The DiMasos’ case attracted some national attention because it was the first to take place against the backdrop of the U.S. Supreme Court’s decision in State Farm Mutual Automobile Insurance Co. v. Campbell. In that decision, the justices called for “vigorous judicial scrutiny of punitive damages awards.”
Ford’s lawyer, Donald H. Dawson Jr. of Dawson & Clark in Detroit, said the jurors seemed to subscribe to a common sense assessment of how a car should behave. The DiMasos’ car had hit the median, he said, and rather than braking or pulling the car off the road, the driver jerked the wheel back and forth.
Also representing Ford were Charles K. Reed and Michael R. Boorman of McKenna Long & Aldridge and Rosewell Page III of McGuireWoods in Richmond, Va.
Plaintiffs’ lawyer Eric J. Hertz of Hertz Link & Smith and Sweeney Merrigan Law said he still thinks he had a strong case. The circumstances just weren’t right for a win, he said. Hertz helped try the case with his partner, Mark D. Link, and with lead counsel James A. Lowe of Cleveland’s Lowe Eklund Wake-field & Mulvihill.

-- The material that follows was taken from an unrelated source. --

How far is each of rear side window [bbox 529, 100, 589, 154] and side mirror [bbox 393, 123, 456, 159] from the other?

As it turned out, the State Farm decision affected only pretrial maneuvering in the DiMasos’ case. In pretrial motions, Ford’s lawyers sought to limit testimony about the company’s finances and about sales of the Explorer outside of Georgia.
The defense tried to distinguish their claim from the one against State Farm in State Farm by pointing out that the company had written state-specific policies but was punished for its behavior in jurisdictions other than the one in which it stood trial. In the DiMasos’ case, however, Ford sold the same product in all 50 states, and the vehicles – including the one the DiMasos owned – crossed state lines.
The defense received a partial victory. Prodgers excluded testimony about sales of the Explorer outside of Georgia, but he decided to allow testimony about Ford’s finances should the trial reach the punitive damages stage.
Without the pressure of the State Farm decision, the DiMasos brought a fairly standard products liability case.
On Dec. 15, 1996, Vittorio DiMaso was leading a three-vehicle caravan from Illinois to the family’s new home in Florida. Vittorio DiMaso led the way in his 1992 Explorer. His wife followed in another car, and her parents came last in another vehicle.
The family was traveling south on Interstate 75 when Vittorio DiMaso switched lanes from right to left. The plaintiffs claimed he did this to avoid another car, though the defense disputed that. The Explorer slid off the highway into the median, and DiMaso jerked the SUV back to the right.
Then DiMaso corrected again, yanking the steering wheel back to the left. The Explorer went into a slide, then rolled down the center of the southbound lanes. It rolled onto the median, where it came to a stop on its roof.
DiMaso’s son Francesco was wearing his seat belt and was uninjured in the crash. But DiMaso was tossed out of the SUV when it flipped; he severed his spine and now suffers incurable quadriplegia, according to the complaint.
The defense contended, on the basis of a police report, that DiMaso had not been wearing his seat belt when he crashed. The plaintiffs argued that their client had been belted in, but the belt had broken in the force of the wreck.
But during trial, Hertz said, the plaintiffs thought they were doing well. At one point, according to Hertz, Ford offered a settlement, and the plaintiffs refused. He declined to specify the size of the offer, saying only that it was too small and that the plaintiffs turned it down because they thought they were going to win.
Ford spokeswoman Kathleen Vokes said the DiMaso victory marks the eighth time Ford has won a products liability case alleging defects in the Explorer. No case, she said, has successfully shown the Explorer to have a defect.
Hertz said that despite the long string of defense verdicts for Ford in these cases, he intends to keep after the car company. There was strong evidence at trial, he said, that the Explorer DiMaso drove “had some stability problems.”